Sales for Victoria’s Secret’s international segment declined by 48 percent to $80 million due to the temporary store closures during the quarter.
The Bath & Body Works brand, which has buoyed L Brands on the whole as Victoria’s Secret continues to fall out of favor with shoppers, saw U.S. and Canada second-quarter sales of $1.2 billion, an increase of 13 percent compared to $1.1 billion last year. Sales within the Bath & Body Works online business, increased a massive 191 percent to $518.6 million compared to $178.4 million in the year-ago period, while comparable sales increased 87 percent. Products like hand sanitizer likely bolstered the brand’s performance.
Net Earnings: Net losses in the second quarter totaled $49.6 million, or an 18 cents per share loss, compared to net income of $37.6 million last year, or gains of 14 cents per share. Second-quarter operating income was $44.0 million, compared to $174.6 million last year.
Excluding the special charges, tax benefits and gains from closing the Hong Kong flagship, which accounted for a 42 cents per share loss, adjusted earnings per share for the second quarter were 25 cents per share compared to 24 cents for the quarter.

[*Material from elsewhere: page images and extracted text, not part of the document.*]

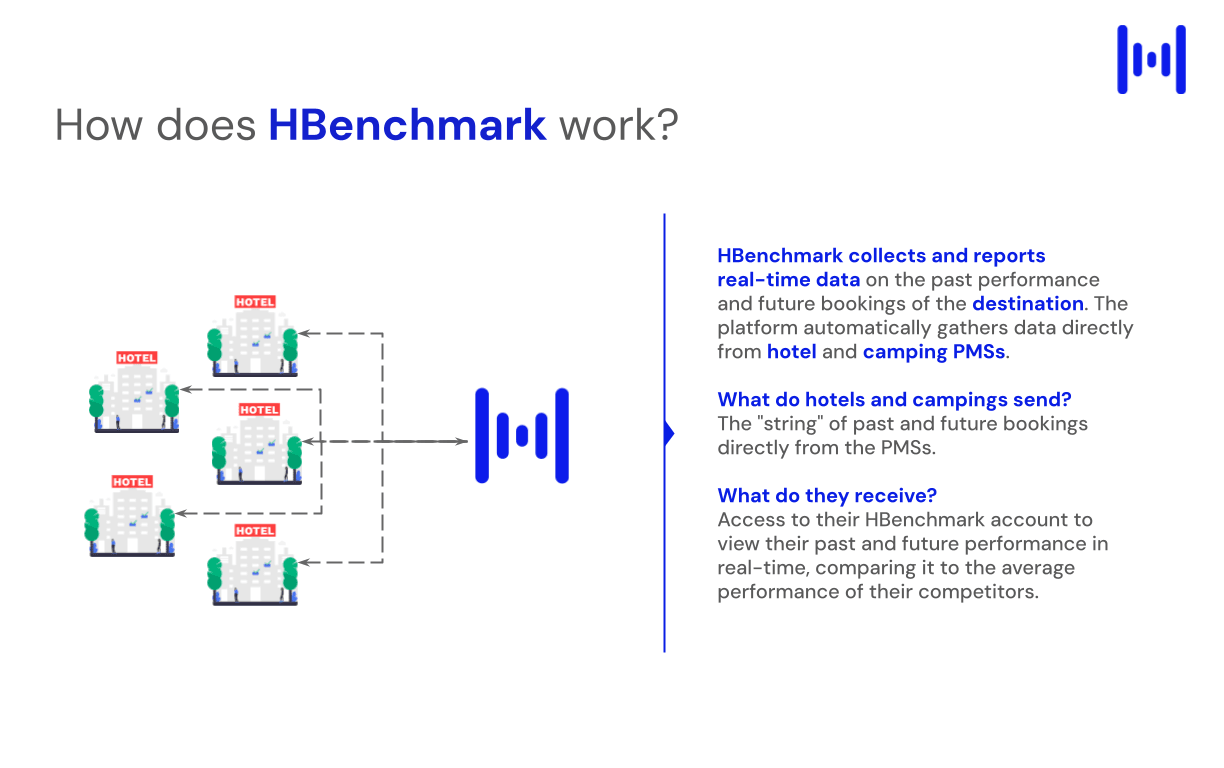 How does HBenchmark work?

HOTEL

HOTEL

HOTEL

HOTEL

HOTEL

HBenchmark collects and reports real-time data on the past performance and future bookings of the destination. The platform automatically gathers data directly from hotel and camping PMSs.

What do hotels and campings send?
The "string" of past and future bookings directly from the PMSs.

What do they receive?
Access to their HBenchmark account to view their past and future performance in real-time, comparing it to the average performance of their competitors.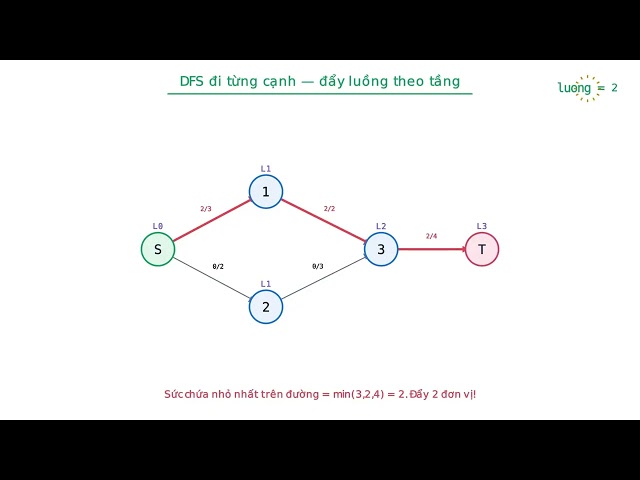 DFS đi từng cạnh — đẩy luồng theo tầng

luồng = 2

L1
1

2/3

2/2

L0
S

L2
3

2/4

L3
T

0/2

0/3

L1
2

Sức chứa nhỏ nhất trên đường = min(3,2,4) = 2. Đẩy 2 đơn vị!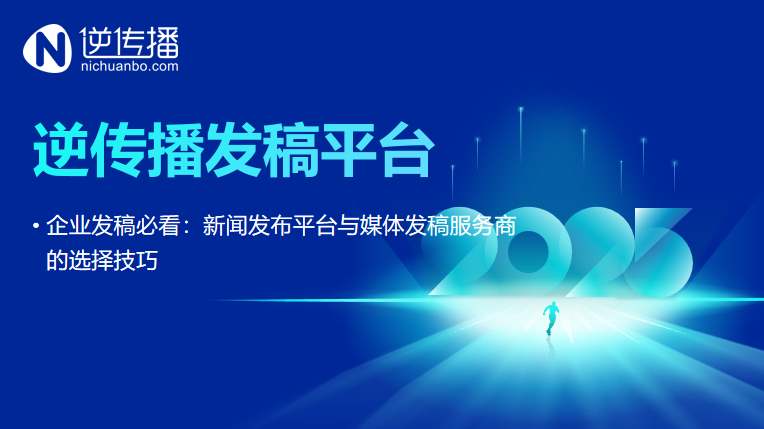 N 逆传播
nichuanbo.com

逆传播发稿平台

• 企业发稿必看：新闻发布平台与媒体发稿服务商的选择技巧

2025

Adjusted second-quarter operating income was $205.7 million, an increase of 31 percent compared to $174.6 million last year, and adjusted net income was $69 million compared to $67.6 million last year.
Gross profit dropped nearly 48 percent in the quarter, sliding from $1.9 billion in the year-ago quarter to $1 billion in the recent period.
CEO’s Take: While L Brands CEO Andrew Meslow did not provide a statement in the company’s earnings release, the company released transcribed remarks ahead of its earnings call on Aug. 20. With the company seeing the majority of its sales and profits during the fourth quarter, it appears it is embarking on a rough road as it braces for the peak season.
“Given the traffic constraints imposed by social distancing protocols in stores and capacity restraints in our direct channel distribution centers, we have a very cautious outlook about our ability to manage our typical holiday volumes, which are about three times larger per week than the average week in the second quarter historically,” the statement said. “We are evaluating and testing ideas to spread our holiday volume out over a broader time period, and to pull some volume out of the fourth quarter and into the third. We also expect to return to a more typical promotional approach.”